ゲート内での交感神経の緊張度は、主にスタートを予測することによって高まります。その他、ゲートに入る前のウオーミングアップ、ゲートへの慣れ、雨や風などの天候、フアンの歓声、周りの景色、隣りの馬、騎手との相性などさまざまな要因によって微妙に修飾されていると考えられます。
● 競走馬のゲート内での心拍数
ドイツでの研究:1973年にドイツのクリツバネックは、ドイツの4つの競馬場で3-8歳の19頭のサラブレッド競走馬(雄12頭、雌4頭、セン馬2頭、)を用いて、実際のレース時のスターティング・ゲート内での心拍数をテープ心電計で記録しました。その結果、ゲート内での心拍数は172―220拍/分の範囲(平均で193拍/分)であることが分かりました。最大心拍数のおよそ70-95%(安静時心拍数は30-35拍/分、最大心拍数は220-240拍/分)で、駈歩や襲歩をしている時の心拍数に相当していることが明らかになりました。
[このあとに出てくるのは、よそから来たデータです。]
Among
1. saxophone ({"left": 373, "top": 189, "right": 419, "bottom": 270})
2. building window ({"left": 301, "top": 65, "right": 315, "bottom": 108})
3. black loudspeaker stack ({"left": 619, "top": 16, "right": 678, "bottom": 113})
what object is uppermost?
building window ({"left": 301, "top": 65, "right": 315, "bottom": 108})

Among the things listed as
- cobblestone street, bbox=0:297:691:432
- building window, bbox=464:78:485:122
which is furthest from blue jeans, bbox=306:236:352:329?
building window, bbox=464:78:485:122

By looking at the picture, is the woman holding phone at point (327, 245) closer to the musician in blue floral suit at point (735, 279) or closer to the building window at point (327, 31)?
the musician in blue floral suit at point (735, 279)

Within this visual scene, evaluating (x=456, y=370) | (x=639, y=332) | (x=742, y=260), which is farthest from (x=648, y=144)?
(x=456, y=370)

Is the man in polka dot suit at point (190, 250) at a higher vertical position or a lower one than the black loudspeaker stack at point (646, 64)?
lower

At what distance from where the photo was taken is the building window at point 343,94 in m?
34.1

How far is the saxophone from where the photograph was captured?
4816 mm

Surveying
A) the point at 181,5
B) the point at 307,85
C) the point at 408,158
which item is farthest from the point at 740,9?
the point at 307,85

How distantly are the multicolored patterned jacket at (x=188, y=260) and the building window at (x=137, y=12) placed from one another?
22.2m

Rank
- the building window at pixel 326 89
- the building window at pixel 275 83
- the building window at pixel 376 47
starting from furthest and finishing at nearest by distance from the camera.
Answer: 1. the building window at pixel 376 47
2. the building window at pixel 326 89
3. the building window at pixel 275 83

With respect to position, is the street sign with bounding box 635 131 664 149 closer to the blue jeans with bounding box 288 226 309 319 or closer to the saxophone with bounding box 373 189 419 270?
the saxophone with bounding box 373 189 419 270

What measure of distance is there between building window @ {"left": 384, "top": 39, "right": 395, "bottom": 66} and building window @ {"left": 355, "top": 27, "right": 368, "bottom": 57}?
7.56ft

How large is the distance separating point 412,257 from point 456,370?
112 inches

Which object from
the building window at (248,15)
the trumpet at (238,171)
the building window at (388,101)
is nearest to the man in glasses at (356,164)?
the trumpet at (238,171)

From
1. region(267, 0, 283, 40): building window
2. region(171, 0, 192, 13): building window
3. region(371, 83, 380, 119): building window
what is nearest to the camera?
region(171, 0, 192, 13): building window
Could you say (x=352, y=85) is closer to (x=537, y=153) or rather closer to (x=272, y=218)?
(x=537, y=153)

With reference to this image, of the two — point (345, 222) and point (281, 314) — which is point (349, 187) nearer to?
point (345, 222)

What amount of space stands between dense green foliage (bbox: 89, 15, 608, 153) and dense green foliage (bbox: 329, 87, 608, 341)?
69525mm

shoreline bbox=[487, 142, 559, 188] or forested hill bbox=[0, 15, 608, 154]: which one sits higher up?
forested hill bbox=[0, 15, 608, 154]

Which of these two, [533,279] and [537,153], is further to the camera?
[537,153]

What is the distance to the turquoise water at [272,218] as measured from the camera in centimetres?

日本での研究:2003年に総研が競馬学校で行った模擬レースでの3-7歳サラブレッド(雄5頭、雌3頭)のゲート内での心拍数は167±23拍/分でした。ドイツの成績より、総研の成績は平均26拍/分ほど低い値を示しましたが、実際のレースと模擬レースとの差によるものかどうかは分かりません。
これらの研究から、スムーズにゲートインし外見から落ち着いたように見える馬でも、ゲート内では心臓は早鐘のように鼓動して、スタートダッシュに備えていることが明らかになりました。そして個々の馬の心拍数の反応には、50拍/分ぐらいの大きな個体差のあることも明らかになりました。
● おわりに

競走馬がスタートを予期して心拍数が増加する、これを予期心拍数(Anticipatory Heart Rate)と呼ぶ人もいます。これは駐立姿勢からいきなり全力疾走に移行するというスタート時の、合目的的な競走馬の生理反応であると私は考えます。興奮し過ぎると“入れ込んでいる”、興奮の程度が弱いと“気合が入っていない”といわれ、適度な興奮状態が良いと考えられています。適度な興奮状態とはなにか、この答えは今のところ科学の領域を越えた経験と勘の世界になります。ゲート内での心拍数と競走成績に関する研究報告はありません。